32. The method according to claim 28, wherein said medium comprises a labeled source of carbon and/or a labeled source of nitrogen.

33. The method according to claim 32, wherein said labeled source of carbon and/or nitrogen is selected from 15N labeled ammonium sulfate or ammonium chloride and/or 13C labeled dextrose or glycerol.

34. A medium comprising:

a) succinate and/or succinic acid, said succinate and/or succinic acid being optionally substituted with pyruvate, oxaloacetate or alphaketoglutarate, or any combination thereof;

b) a source of acetate selected from: 1) sodium acetate; 2) potassium acetate; 3) acetic acid; 4) sodium acetate and potassium acetate; 5) sodium acetate and acetic acid; 6) potassium acetate and acetic acid; or 6) sodium acetate, potassium acetate and acetic acid; and, optionally,

c) one or more of the following components: adenine, guanosine, thymine, uracil, cytosine, KH2PO4, K2HPO4, KOH, 10× YNB, an antibiotic and/or metal/vitamin solution/mixture as disclosed herein.

35. The medium according to claim 34, wherein said medium comprises pyruvate, oxaloacetate or alphaketoglutarate, or any combination thereof, substituted for the succinate and/or succinic acid listed in subpart (a).
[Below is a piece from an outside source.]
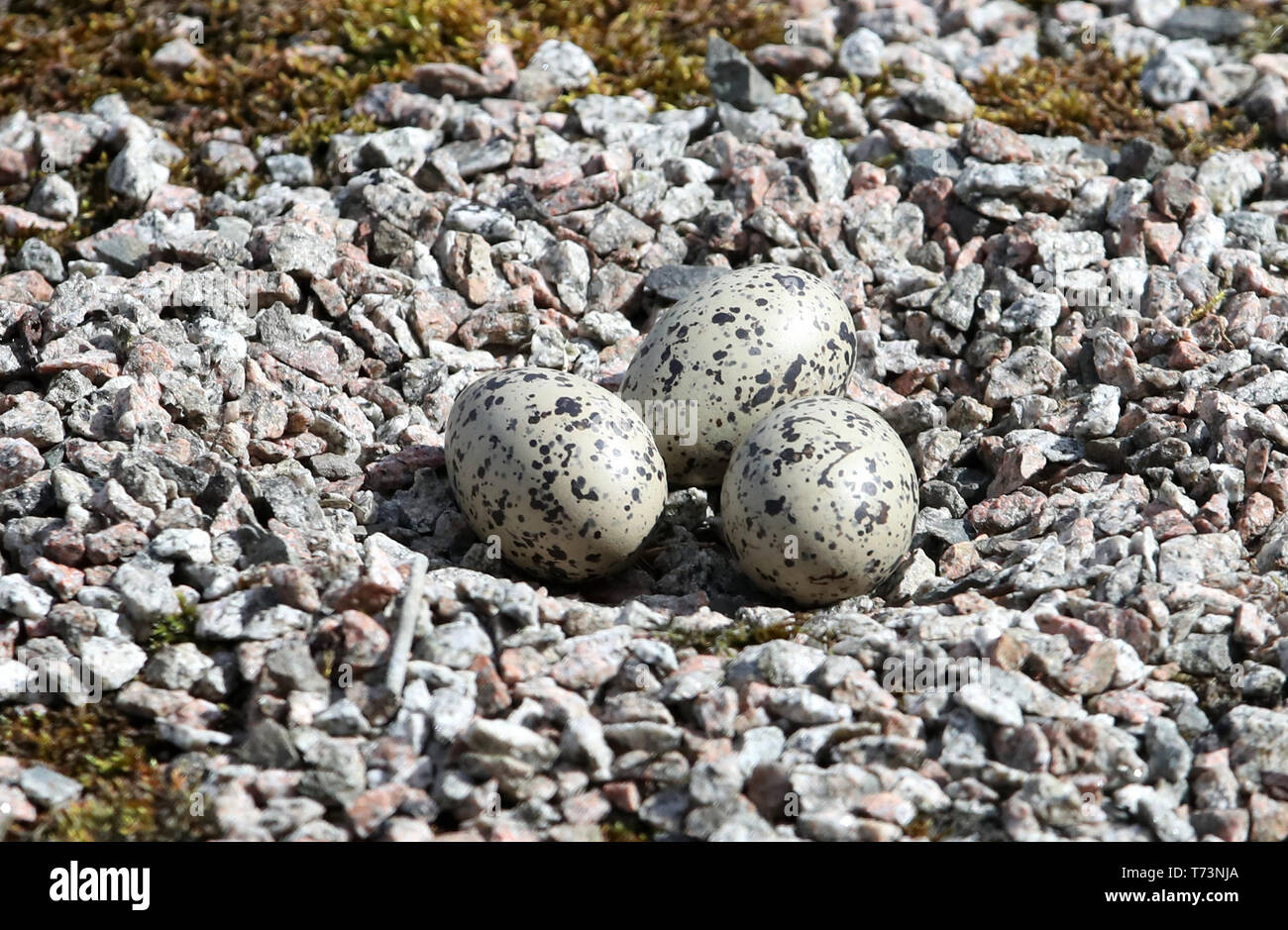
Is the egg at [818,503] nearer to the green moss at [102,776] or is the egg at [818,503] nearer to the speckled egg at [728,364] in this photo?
the speckled egg at [728,364]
36. The medium according to claim 34, wherein said medium contains components in amounts as set forth in any one of Tables 2, 3 or 4, provided that if the medium contains components that are to be substituted for succinate and/or succinic acid, the total amount of the substituted components equals the amount of succinate and/or succinic acid that is present in a medium as set forth in Table 2, 3 or 4.

37. The medium according to claim 36, wherein the amount of any component is altered by up to ±50%.